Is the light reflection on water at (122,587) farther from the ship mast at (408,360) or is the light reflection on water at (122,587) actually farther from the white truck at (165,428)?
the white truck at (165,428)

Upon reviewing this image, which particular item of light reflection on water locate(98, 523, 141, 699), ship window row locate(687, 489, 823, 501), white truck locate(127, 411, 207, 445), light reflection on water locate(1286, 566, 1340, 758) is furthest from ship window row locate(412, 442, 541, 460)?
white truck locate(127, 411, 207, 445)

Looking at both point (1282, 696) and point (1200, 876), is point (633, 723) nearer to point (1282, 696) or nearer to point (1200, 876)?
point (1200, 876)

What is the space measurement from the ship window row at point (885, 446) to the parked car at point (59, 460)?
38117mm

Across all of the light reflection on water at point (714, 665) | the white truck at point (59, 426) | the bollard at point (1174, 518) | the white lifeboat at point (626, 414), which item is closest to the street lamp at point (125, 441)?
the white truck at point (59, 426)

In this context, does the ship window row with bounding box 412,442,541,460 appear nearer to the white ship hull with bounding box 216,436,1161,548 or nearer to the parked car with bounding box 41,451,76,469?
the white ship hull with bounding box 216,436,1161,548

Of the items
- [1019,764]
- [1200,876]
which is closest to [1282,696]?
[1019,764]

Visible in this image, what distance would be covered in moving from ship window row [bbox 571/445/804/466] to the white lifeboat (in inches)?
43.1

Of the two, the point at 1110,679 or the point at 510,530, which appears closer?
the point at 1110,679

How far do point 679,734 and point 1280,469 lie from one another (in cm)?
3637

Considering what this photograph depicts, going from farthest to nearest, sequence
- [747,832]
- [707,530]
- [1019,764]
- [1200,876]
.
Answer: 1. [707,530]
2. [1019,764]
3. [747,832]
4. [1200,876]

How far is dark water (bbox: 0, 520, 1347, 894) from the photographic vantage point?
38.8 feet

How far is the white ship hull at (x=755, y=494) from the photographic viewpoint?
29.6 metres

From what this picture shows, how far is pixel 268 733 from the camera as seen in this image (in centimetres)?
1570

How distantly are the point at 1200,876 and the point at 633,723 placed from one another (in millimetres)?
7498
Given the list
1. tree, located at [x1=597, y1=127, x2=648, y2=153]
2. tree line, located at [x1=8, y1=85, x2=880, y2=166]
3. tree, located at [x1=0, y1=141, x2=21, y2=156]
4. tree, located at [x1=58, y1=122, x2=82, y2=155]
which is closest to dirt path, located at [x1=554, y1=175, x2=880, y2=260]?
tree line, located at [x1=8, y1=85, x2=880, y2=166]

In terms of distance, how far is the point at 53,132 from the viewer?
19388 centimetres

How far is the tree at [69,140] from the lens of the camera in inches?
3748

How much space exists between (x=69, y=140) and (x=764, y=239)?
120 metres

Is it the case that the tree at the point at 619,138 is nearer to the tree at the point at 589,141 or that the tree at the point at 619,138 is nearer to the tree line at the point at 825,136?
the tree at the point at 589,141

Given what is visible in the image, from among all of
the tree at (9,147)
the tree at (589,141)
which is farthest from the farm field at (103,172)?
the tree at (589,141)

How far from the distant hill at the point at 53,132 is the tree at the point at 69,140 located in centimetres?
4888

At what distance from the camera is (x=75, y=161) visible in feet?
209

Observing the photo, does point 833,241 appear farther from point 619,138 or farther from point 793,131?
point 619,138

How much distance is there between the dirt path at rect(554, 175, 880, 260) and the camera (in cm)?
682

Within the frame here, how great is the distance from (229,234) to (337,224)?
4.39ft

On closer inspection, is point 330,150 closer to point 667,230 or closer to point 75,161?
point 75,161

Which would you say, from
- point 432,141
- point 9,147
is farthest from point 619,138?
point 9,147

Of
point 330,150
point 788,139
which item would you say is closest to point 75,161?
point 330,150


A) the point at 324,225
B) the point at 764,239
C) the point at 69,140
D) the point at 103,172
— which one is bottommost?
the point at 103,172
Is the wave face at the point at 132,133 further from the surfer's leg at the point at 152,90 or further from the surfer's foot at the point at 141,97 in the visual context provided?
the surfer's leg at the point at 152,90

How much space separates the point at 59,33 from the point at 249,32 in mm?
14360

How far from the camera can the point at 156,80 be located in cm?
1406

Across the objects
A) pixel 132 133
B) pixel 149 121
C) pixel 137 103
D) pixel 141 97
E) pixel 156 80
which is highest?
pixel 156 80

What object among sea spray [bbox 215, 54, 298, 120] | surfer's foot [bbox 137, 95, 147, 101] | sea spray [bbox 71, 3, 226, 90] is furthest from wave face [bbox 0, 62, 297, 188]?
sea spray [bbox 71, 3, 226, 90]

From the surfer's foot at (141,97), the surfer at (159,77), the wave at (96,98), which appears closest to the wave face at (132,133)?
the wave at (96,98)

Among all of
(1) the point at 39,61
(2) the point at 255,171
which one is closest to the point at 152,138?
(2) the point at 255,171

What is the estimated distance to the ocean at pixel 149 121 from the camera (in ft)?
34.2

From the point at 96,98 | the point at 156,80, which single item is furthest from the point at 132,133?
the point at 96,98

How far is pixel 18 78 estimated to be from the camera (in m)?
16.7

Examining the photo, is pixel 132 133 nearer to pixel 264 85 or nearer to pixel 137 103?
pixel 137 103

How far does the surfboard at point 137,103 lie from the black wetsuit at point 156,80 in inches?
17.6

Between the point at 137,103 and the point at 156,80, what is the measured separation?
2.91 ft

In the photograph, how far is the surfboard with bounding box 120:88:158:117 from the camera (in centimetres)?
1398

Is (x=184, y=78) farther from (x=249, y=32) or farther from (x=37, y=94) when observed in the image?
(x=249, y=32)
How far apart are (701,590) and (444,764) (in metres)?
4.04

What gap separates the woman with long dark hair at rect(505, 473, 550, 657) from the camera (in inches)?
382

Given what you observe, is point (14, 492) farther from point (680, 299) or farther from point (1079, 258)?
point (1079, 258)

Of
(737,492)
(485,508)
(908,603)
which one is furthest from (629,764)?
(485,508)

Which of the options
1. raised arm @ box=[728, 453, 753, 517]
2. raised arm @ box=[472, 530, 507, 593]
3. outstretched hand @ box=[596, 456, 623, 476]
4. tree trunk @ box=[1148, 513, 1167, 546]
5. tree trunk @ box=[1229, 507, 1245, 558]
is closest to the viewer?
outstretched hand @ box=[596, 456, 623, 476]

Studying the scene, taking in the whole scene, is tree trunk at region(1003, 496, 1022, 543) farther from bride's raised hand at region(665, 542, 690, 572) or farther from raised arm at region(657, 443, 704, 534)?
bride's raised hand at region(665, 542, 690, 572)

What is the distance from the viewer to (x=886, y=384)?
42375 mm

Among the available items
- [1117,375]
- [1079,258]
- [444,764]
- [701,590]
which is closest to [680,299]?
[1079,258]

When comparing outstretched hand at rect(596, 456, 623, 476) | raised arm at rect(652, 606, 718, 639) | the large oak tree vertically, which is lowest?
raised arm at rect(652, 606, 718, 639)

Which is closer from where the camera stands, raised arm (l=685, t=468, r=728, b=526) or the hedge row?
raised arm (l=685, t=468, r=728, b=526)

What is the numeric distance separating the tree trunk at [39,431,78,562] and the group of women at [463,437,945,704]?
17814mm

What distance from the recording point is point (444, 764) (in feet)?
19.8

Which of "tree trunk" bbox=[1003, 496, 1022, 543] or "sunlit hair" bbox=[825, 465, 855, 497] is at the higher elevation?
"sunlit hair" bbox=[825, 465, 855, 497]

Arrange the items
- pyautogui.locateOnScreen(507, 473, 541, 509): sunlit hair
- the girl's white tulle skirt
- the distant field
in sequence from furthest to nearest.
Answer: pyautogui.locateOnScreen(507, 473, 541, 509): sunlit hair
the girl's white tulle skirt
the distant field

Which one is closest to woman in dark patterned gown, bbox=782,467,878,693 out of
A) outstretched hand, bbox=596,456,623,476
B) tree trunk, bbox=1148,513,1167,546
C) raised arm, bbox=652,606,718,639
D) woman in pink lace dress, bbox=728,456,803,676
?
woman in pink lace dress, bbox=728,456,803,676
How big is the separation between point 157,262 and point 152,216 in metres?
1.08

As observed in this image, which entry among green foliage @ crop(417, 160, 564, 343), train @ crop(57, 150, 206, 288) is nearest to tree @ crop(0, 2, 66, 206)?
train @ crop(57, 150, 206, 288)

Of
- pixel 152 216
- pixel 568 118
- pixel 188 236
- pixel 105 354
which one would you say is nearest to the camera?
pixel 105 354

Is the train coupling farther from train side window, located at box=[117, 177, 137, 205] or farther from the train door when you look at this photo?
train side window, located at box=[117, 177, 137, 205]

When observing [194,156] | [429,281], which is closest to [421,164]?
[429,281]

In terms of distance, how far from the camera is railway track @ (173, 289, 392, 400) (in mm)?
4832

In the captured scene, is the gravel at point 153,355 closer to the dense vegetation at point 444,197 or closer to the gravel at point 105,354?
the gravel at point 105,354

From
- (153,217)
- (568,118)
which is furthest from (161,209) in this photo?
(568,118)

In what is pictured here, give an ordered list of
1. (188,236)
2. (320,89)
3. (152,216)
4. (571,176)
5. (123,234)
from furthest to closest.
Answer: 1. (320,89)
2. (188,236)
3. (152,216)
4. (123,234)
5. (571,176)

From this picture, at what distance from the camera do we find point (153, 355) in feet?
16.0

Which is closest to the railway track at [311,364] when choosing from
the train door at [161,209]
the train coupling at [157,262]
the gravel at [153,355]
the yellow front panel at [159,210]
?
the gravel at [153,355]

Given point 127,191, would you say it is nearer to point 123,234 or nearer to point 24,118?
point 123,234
- - - -
Written task
Write out verbatim the stretch from the line containing "When observing [194,156]" through the end of the records.

Result below
When observing [194,156] | [429,281], which is closest to [421,164]?
[429,281]

In terms of distance, how far from the camera is railway track @ (173, 289, 392, 400) (in mm)?
4832

In the captured scene, is the gravel at point 153,355 closer to the dense vegetation at point 444,197 or closer to the gravel at point 105,354?
the gravel at point 105,354

From
- (153,217)
- (568,118)
which is furthest from (161,209) in this photo?
(568,118)

In what is pictured here, give an ordered list of
1. (188,236)
2. (320,89)
3. (152,216)
4. (571,176)
5. (123,234)
from furthest to closest.
Answer: 1. (320,89)
2. (188,236)
3. (152,216)
4. (123,234)
5. (571,176)

From this picture, at what distance from the camera do we find point (153, 355) in feet?
16.0

Which is closest to the railway track at [311,364] when choosing from
the train door at [161,209]
the train coupling at [157,262]
the gravel at [153,355]
the yellow front panel at [159,210]
?
the gravel at [153,355]

Given point 127,191, would you say it is nearer to point 123,234 or nearer to point 24,118?
point 123,234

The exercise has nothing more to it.